O ateísmo seria, portanto, o sistema racional do futuro. Não se trata, portanto, de não acreditar em nada, mas de não considerar nenhuma crença como importante o suficiente para excluir nenhuma outra. Por isso, o primeiro alvo, para esses pensadores, é qualquer sistema de crenças que se declare como verdadeiro.
Assim, não existiria uma “busca pela verdade”, porque uma verdade última a ser buscada simplesmente não existe. Apenas “verdades” que conviveriam em paz, desde que nenhuma se proclame como transcendente ou superior às outras.
A questão que se impõe é: se o pacifismo e o pluralismo são o fundamento para a rejeição de qualquer busca a uma verdade transcendente, como estabelecer, num sistema assim, que o “pacifismo” e o “pluralismo” são valores a serem perseguidos prioritariamente? Uma vez derrubada a ideia de que há valores imponíveis por si mesmos, em razão de uma verdade transcendente, todos os valores ficam relativizados – incluídos, aí, o pacifismo e o pluralismo. Vale dizer, numa sociedade sem valores transcendentes, ninguém pode garantir, tampouco, o pacifismo e o pluralismo.
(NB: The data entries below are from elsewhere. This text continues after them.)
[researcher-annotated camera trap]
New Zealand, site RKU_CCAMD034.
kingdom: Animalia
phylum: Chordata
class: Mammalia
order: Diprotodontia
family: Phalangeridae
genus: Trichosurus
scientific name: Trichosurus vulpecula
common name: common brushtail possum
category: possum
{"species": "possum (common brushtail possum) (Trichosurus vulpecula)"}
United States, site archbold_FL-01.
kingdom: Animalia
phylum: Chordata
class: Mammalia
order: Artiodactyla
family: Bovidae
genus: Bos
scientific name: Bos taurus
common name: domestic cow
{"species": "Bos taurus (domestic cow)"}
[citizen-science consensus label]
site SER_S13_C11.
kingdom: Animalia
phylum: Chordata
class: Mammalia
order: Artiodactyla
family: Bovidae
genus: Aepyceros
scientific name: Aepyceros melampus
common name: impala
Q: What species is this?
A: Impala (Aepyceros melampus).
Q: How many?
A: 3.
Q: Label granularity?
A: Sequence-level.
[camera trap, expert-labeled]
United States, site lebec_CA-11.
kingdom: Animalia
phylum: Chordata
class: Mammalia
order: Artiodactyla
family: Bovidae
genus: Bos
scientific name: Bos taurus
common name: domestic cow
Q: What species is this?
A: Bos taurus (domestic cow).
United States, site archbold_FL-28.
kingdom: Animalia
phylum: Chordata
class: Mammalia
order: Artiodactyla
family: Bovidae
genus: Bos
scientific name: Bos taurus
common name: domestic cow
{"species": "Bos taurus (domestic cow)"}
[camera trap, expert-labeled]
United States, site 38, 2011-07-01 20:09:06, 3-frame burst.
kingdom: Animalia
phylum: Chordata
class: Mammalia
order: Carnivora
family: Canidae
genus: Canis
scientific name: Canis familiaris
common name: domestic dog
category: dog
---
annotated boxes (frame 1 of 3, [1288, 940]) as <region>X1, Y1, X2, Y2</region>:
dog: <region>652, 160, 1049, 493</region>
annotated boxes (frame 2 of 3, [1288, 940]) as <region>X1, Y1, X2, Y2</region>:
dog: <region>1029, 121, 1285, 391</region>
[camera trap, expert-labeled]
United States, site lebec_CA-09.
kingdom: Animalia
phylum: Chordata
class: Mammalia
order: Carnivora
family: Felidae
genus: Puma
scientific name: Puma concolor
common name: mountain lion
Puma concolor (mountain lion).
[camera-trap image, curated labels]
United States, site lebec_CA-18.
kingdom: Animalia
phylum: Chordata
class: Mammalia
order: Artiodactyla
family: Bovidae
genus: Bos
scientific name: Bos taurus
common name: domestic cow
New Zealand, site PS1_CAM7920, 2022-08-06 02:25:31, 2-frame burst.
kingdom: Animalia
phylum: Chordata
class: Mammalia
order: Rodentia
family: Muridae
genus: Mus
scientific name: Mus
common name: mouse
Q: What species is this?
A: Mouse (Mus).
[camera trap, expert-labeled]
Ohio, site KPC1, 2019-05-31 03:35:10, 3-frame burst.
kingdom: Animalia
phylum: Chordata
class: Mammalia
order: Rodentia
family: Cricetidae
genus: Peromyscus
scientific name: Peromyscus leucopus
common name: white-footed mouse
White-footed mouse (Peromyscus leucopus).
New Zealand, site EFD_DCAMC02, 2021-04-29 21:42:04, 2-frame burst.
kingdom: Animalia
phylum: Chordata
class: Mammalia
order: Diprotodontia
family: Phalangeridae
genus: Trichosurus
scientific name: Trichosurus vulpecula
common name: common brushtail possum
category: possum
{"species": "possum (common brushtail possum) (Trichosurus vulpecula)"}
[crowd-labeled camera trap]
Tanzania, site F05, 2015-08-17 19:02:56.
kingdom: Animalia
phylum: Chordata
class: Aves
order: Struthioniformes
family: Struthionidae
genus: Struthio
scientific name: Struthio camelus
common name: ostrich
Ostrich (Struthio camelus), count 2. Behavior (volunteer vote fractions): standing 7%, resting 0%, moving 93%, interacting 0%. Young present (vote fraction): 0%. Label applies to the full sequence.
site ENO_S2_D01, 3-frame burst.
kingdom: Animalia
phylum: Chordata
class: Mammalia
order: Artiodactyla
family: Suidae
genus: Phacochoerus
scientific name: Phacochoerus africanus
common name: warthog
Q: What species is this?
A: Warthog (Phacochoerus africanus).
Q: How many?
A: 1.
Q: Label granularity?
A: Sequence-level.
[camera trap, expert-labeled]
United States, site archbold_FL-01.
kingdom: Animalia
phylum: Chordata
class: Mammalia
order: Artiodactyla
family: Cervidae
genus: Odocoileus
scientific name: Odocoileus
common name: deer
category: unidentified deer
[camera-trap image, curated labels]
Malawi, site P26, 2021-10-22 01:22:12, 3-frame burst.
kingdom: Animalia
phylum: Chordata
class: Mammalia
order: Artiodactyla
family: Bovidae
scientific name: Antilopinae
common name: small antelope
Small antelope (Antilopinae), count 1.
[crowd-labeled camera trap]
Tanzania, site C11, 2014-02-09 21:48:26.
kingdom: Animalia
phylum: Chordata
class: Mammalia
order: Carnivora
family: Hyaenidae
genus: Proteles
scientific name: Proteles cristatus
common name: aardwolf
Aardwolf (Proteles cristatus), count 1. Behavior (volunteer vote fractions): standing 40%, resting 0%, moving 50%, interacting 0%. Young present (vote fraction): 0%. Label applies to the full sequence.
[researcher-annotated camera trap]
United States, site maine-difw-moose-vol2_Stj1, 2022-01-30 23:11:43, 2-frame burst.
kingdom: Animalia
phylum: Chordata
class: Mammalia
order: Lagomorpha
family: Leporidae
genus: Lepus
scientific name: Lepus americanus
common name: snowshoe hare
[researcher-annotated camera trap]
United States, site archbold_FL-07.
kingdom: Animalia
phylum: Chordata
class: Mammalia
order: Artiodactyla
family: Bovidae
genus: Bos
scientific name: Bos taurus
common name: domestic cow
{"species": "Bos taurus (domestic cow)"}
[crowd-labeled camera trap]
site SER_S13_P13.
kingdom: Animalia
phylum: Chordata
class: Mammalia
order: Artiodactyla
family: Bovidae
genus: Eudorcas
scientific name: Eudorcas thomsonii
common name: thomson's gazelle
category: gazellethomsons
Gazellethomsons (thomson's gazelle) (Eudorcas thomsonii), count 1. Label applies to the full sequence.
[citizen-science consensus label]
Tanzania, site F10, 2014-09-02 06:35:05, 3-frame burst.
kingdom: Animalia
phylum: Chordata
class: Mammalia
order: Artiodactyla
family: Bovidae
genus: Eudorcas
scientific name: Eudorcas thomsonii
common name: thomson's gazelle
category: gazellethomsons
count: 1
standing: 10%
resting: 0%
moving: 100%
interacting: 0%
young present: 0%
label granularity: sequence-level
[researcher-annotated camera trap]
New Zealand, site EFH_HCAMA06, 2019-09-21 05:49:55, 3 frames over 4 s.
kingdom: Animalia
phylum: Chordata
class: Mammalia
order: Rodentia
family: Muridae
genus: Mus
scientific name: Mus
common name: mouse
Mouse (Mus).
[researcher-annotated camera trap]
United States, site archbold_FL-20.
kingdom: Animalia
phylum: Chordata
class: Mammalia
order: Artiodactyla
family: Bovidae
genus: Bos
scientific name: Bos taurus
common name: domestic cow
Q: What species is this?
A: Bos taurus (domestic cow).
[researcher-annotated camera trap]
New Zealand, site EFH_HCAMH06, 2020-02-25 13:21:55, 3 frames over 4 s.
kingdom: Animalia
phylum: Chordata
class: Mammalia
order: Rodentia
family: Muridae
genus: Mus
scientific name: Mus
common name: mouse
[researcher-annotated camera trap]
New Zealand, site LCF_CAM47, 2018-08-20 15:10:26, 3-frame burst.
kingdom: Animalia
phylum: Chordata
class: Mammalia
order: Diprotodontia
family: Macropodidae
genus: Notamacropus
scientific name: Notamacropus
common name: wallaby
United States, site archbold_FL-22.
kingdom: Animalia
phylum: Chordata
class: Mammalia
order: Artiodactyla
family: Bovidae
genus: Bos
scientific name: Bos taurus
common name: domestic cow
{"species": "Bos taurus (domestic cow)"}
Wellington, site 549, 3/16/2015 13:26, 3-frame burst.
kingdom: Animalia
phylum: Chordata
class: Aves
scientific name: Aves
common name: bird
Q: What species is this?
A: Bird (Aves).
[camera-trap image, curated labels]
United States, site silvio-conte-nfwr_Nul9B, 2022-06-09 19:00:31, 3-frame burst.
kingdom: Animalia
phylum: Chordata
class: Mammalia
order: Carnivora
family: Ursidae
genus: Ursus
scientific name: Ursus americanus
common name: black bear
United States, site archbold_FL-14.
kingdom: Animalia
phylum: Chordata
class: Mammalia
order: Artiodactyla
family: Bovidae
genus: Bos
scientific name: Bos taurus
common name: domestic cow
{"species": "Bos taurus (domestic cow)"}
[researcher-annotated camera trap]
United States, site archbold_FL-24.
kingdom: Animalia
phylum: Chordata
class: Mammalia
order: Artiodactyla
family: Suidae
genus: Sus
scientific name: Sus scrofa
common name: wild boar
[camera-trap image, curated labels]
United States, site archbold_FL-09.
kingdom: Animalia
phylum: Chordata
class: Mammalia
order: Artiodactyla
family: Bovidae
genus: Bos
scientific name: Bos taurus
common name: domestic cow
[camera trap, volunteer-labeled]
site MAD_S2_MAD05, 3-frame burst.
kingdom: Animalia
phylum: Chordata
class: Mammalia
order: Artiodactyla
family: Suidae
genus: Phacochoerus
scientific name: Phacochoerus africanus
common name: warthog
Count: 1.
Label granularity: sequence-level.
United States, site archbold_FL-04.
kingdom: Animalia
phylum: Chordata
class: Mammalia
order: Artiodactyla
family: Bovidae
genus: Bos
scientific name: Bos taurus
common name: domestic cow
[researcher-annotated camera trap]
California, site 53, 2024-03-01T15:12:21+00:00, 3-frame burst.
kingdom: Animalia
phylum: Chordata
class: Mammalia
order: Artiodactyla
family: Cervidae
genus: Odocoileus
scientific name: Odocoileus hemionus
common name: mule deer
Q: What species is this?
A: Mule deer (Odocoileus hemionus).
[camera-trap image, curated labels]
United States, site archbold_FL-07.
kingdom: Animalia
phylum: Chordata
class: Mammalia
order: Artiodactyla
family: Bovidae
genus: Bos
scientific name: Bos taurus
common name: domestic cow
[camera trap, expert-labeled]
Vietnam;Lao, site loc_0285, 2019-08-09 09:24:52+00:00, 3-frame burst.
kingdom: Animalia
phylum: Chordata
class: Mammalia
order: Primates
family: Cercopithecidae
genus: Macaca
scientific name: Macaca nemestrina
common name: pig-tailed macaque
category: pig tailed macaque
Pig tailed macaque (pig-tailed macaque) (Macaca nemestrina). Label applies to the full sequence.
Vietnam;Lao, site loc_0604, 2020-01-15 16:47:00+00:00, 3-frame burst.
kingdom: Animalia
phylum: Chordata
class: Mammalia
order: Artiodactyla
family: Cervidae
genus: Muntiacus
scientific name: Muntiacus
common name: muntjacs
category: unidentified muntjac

Neste ponto, acho que Nietszche era o mais honesto e coerente dos niilistas. Ele declarou expressamente as razões pelas quais não gostava do cristianismo: exatamente porque o seu discurso de “caridade” e “compaixão” impediam o sofrimento do homem mais forte – aquele sem clemência com o que ele via como fraqueza – uma sociedade pluralista, respeitosa com o mais fraco, tolerante com o diferente, e que ele apontava como amolecimento decorrente do cristianismo. Eliminado o cristianismo, para Nietszche, estaria aberto o caminho para o super-homem, aquele movido pela “vontade de poder”, que eliminaria o fraco e abriria caminho para um mundo da força, do poder e da majestade do homem autossuficiente. Coerente, esse tal Nietszche. De fato, alguns anos depois, houve a tentativa de se eliminar esses valores cristãos da sociedade e fazer surgir à força o tal super-homem, e a humanidade conheceu suas duas guerras mais sangrentas.
Mas, com o ateísmo “liberal” contemporâneo, ocorre algo diferente. Eles querem retirar a escada na qual a tolerância, a fraternidade e o pluralismo se sustentam – a existência de valores transcendentes estabelecidos na Verdade última sobre o homem e sobre Deus – e querem, a um só tempo, permanecer com tais valores, vale dizer, construir uma sociedade de irmãos matando, a um só tempo, o Pai. Não há irmãos sem um Pai comum. E se a única fraternidade possível, numa sociedade assim, é a fraternidade dos que se unem para matar o próprio Pai, então o resultado é previsível. Começamos matando o Pai, em seguida abortamos os nossos filhos, repudiamos as nossas esposas para “casar” com os próprios “irmãos” e, por fim, nos destruímos, porque nenhuma espécie sobrevive destruindo a prole e estabelecendo relações afetivas essencialmente estéreis. Pessoalmente, opto por Deus.